Марго уехала. Тяжело и грустно. Медленно и раздумчиво ходит он по комнате. Подолгу глядит на предметы, на кресло, где сидела сейчас она. У нее чудесное, белое тело и груди, — как два яблока. Смешно смотреть на любовь наших тел, но ведь в тысячах мест – как пружинные куклы — люди проделывают то же самое. Возможна ли с этим какая-нибудь борьба?

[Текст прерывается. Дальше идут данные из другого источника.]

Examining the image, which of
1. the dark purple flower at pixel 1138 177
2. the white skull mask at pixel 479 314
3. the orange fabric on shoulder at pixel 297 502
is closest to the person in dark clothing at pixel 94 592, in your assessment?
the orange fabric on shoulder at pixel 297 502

Он подходит к зеркалу. Смотрит в его глубь. Чужим и странным кажется теперь даже лицо. Вдруг говорит громко, озираясь, с непонятной боязнью:

– Если бы ты знала, как я хочу тебя теперь. Марго.

ОБМАНУЛО МОРЕ

Он ехал к морю — усталый, угнетенный глухою тоской. У моря думал найти исцеление. Подъезжая, с трепетом ждал он минуты, когда снова метнет оно ему свой блеск в глаза, ослепит, оглушит его своею подвижною ширью. Оно могуче, оно властно здесь, безмерное море: вот не видно его еще, но воздух уже пропитан соленою, острою свежестью, все кругом крещено его мощью и, если прислушаться, вдали слышен его тяжелый гул. Как невыносимо – здесь быть больным и слабым, с изможденным телом и безразличной душой. Кричать бы, приветствуя море!